::: Extracted entries :::
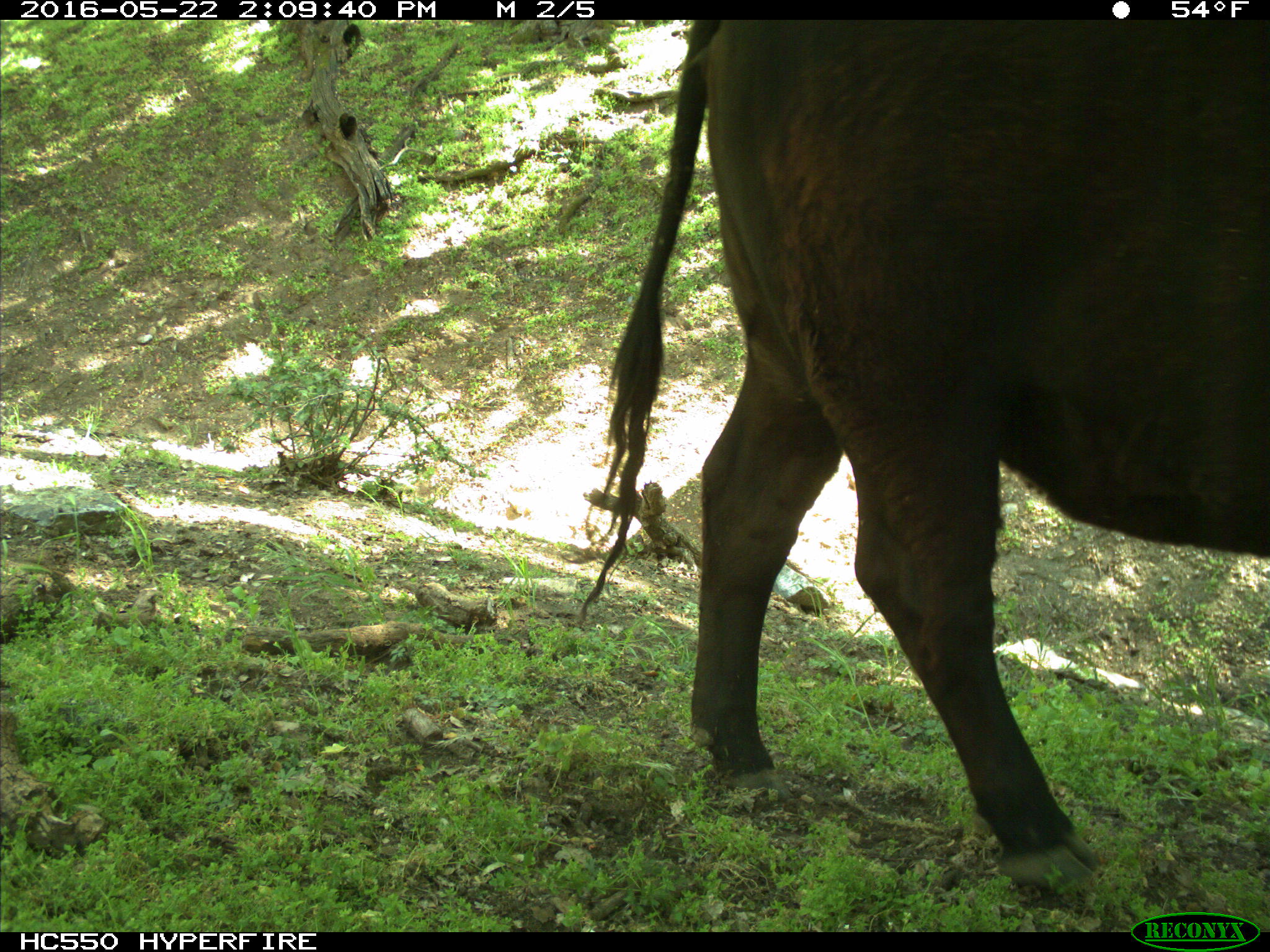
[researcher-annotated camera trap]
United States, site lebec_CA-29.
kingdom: Animalia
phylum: Chordata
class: Mammalia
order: Artiodactyla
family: Bovidae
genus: Bos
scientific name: Bos taurus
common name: domestic cow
:::
• Exercise objective: Each line, from the one that holds "United States, site lebec_CA-29." through the last line of the entries, must be repeated exactly. Leave out everything else.

• Solution to this exercise:
United States, site lebec_CA-29.
kingdom: Animalia
phylum: Chordata
class: Mammalia
order: Artiodactyla
family: Bovidae
genus: Bos
scientific name: Bos taurus
common name: domestic cow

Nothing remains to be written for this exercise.